_Task 1_
Retype the part of the records that opens with the line containing "How far from the observer's" and closes with the line containing "1.86 metres", keeping both of those lines.

Reviewing Earth To The Dandy Warhols … Shoulda Tried Before I Buyed

The Dandy Warhols – Wikipedia, the free encyclopedia

The Dandy Warhols are a US rock band formed in Portland, Oregon, by Courtney Taylor-Taylor (vocals, guitar), Zia McCabe (keyboard), Peter Holmström (guitar), and Eric Hedford (drums), who left in 1998 to be replaced by Taylor-Taylor’s cousin Brent De Boer. The band’s name is a pun on the name of American pop artist Andy Warhol.

The Dandy Warhols are strongly influenced by The Velvet Underground, Beach Boys, Simon and Garfunkel, The Beatles, The Shadows, and The Rolling Stones as well as including implicit musical references to My Bloody Valentine in some songs. Front man Courtney Taylor-Taylor describes the band beginning as a group of friends who “needed music to drink to.”[

With a pedigree like this, I really should like this CD better. I bought it in a Dublin music store on the strength of “name recognition,” as I’d heard something by them on WXRT. Ripped it to iTunes, but never actually got around to listening to it all the way through before now. I fell out of the iPod/iTunes habit because at work I was told I could no longer listen with headphones under my headset while waiting for a call.

Wait, whut? Yes, it’s not uncomfortable or difficult to switch with the right headphones, especially the iPhone ones with the built in pause/start clicker. I could hear the caller on the headset just fine. But a VP at work saw me while clients were visiting and didn’t think it was quite the thing. Only now am I getting back into music via iPhone. So I’ve climbed back into bed with laptop, iPhone, headphones, USB cable, and tea to rip a CD… but not in the way you think.

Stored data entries
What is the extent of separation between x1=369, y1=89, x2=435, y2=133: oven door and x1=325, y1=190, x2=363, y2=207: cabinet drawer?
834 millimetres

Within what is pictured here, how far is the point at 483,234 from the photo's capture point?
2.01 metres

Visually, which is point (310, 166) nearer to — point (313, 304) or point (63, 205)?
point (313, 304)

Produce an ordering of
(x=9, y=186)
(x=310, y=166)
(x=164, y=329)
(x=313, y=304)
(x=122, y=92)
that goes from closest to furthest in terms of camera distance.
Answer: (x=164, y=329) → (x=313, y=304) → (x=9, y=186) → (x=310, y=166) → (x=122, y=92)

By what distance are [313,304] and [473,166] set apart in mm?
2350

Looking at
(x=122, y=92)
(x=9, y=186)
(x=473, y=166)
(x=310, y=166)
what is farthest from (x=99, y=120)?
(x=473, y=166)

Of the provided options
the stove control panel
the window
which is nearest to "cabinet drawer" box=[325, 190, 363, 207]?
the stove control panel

...

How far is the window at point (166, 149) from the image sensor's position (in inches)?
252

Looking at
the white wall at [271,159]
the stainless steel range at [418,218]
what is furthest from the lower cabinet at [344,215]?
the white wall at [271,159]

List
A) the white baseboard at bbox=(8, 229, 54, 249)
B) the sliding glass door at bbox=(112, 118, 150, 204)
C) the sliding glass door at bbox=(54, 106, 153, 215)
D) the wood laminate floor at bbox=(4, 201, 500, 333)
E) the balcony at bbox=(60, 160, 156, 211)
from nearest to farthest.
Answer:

...

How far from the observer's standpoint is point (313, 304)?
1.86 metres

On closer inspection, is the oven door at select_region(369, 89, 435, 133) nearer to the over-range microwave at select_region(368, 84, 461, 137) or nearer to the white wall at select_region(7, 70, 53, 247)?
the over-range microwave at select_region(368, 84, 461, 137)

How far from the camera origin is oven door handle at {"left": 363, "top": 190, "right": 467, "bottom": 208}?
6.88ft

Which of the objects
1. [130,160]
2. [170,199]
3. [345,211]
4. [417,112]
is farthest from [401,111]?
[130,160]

_Task 2_
In the review of the Dandy Warhols CD, where did the writer buy it?

_Worked solution 1_
How far from the observer's standpoint is point (313, 304)?
1.86 metres

_Worked solution 2_
In a Dublin music store.